Finding covariance function

Question

Let $X(t) = A_0 +A_1t+A_2t^2$, where $A_i's$ are uncorrelated random variables with mean $0$ and variance $1$. Find the mean function and covariance function of $X(t)$.
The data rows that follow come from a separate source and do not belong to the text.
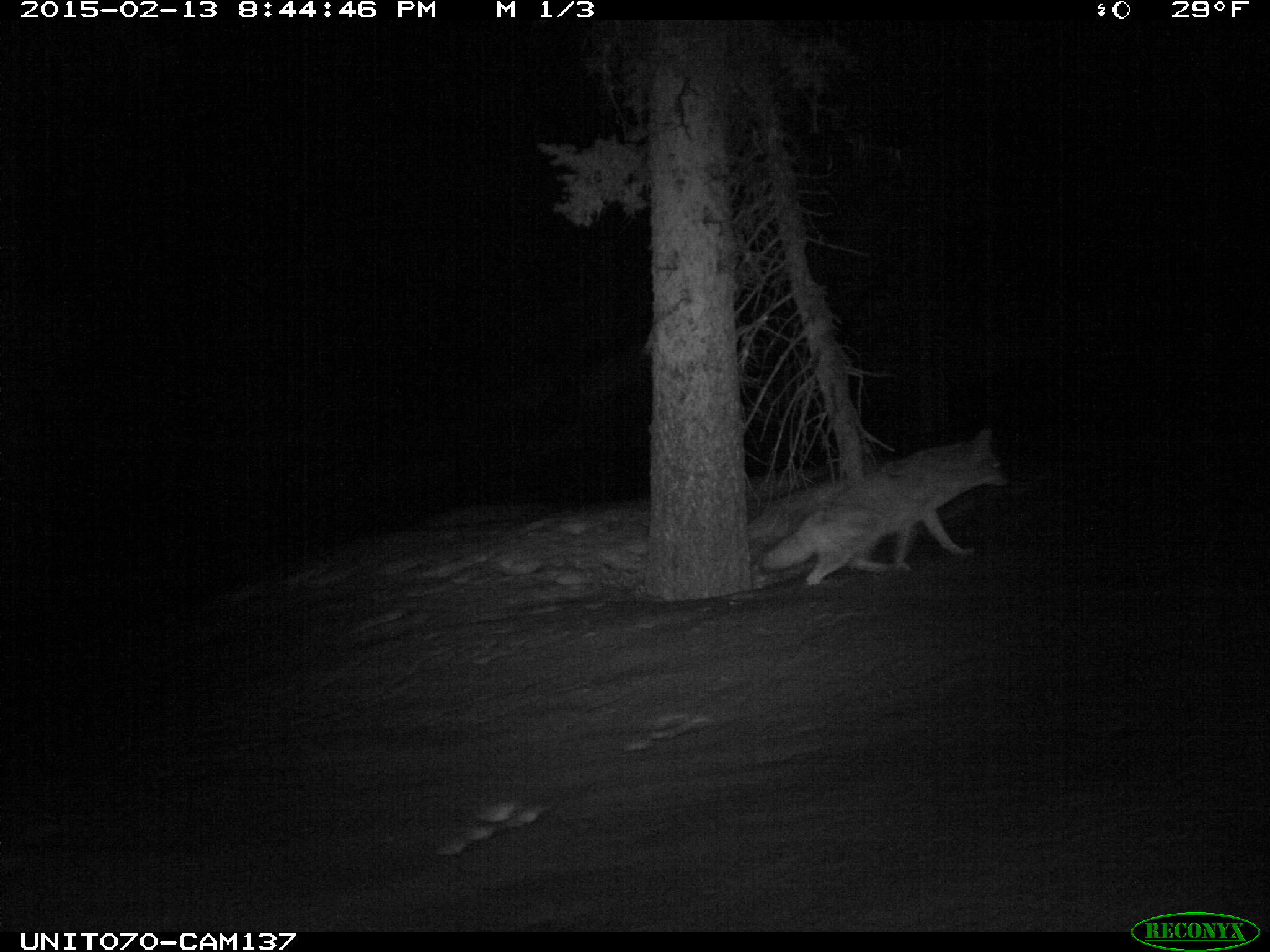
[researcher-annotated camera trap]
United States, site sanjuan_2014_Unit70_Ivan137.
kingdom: Animalia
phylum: Chordata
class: Mammalia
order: Carnivora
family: Canidae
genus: Canis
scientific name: Canis latrans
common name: coyote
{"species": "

I do not have any clue on how to even begin this. Any help would be appreciated!

Answer 1

1) Mean Function: Remember that expectation $\mathbb{E}$ is linear. $$ \mathbb{E}[X(t)] = \mathbb{E}[A_0 + A_1t+ A_2t^2] = \mathbb{E}[A_0] + \mathbb{E}[A_1]t + \mathbb{E}[A_2]t^2 = 0 $$

2) Covariance Function: Remember the definition $\text{Cov}(X,Y) = \mathbb{E}[XY] - \mathbb{E}[X]\cdot\mathbb{E}[Y]$. $$ \text{Cov}(X(t),X(v)) = \mathbb{E}[X(t)X(v)] - \mathbb{E}[X(t)]\cdot\mathbb{E}[X(v)] = \mathbb{E}[X(t)X(v)] $$ Because you already know that the mean function is zero. $$\mathbb{E}[X(t)X(v)] = \mathbb{E}[(A_0 + A_1t+ A_2t^2)\cdot(A_0 + A_1v+ A_2v^2)]$$ As the functions are uncorrelated and their means are zero $\mathbb{E}[A_iA_j] = \mathbb{E}[A_i]\mathbb{E}[A_j] = 0$, only the square terms matters. $$\mathbb{E}[X(t)X(v)] = \mathbb{E}[A_0^2] + \mathbb{E}[A_1^2]tv + \mathbb{E}[A_2^2]t^2v^2 = 1 + tv+ t²v²$$ So,

$$ \text{Cov}(X(t),X(v))= 1 + tv+ t²v²$$

Answer 2

The question is, what's a formula for $m(t)=E(X(t))$ and for $$C(t,u)=\mathrm{Cov}(X(t),X(u))=E(X(t)X(u))-(E(X(t))(E(X(u))?$$ Which you can work out because you know the first two moments of the $A_i$ used in the formula for $X(t)$.